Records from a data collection
--------------------------------

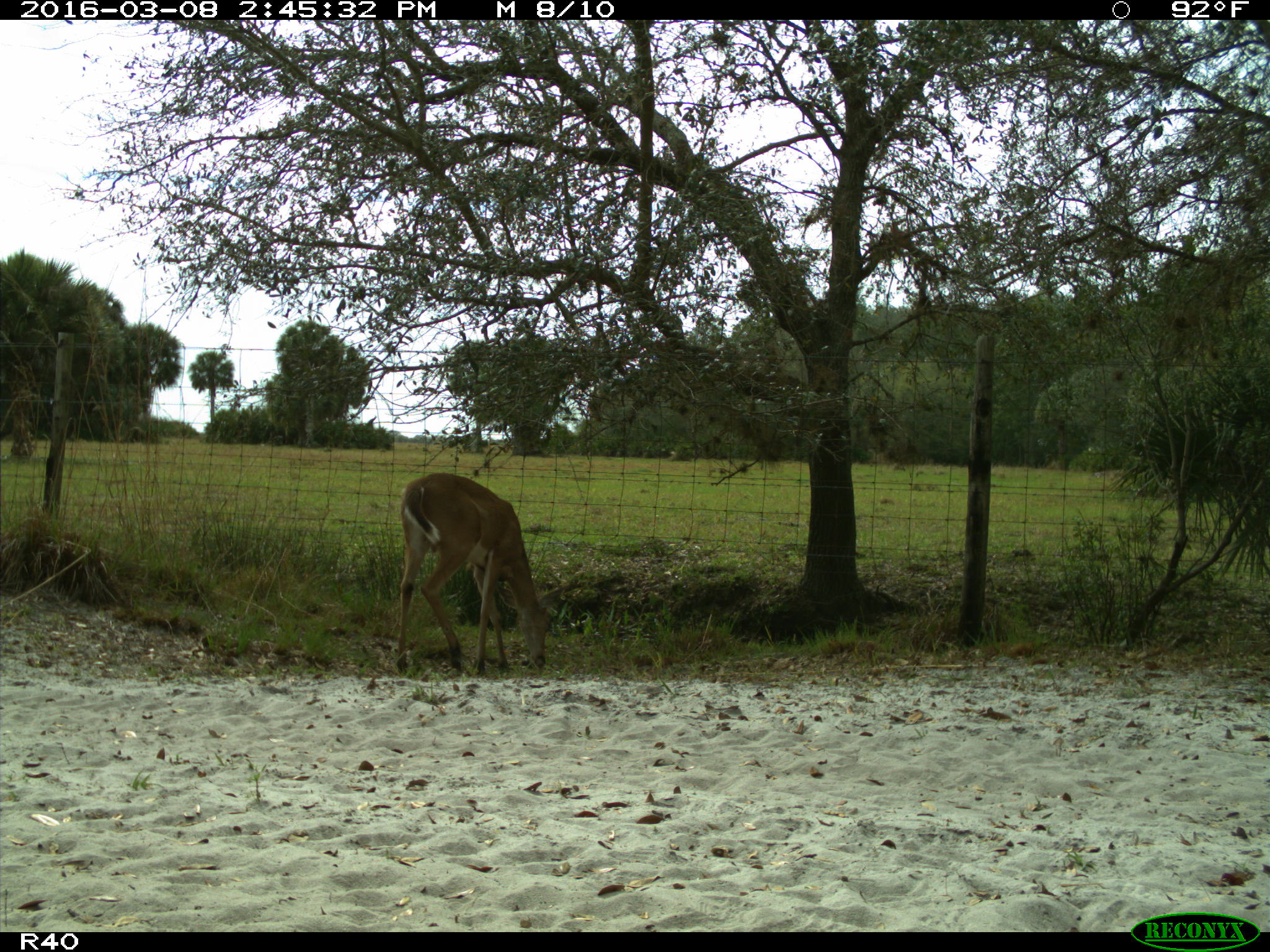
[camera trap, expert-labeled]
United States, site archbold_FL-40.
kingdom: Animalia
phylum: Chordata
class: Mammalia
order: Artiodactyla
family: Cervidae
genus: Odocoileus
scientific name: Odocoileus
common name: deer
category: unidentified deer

--------------------------------

--- What the task asks ---
Please provide a faithful transcription of all the data, pictures excluded.

--- Response ---
[camera trap, expert-labeled]
United States, site archbold_FL-40.
kingdom: Animalia
phylum: Chordata
class: Mammalia
order: Artiodactyla
family: Cervidae
genus: Odocoileus
scientific name: Odocoileus
common name: deer
category: unidentified deer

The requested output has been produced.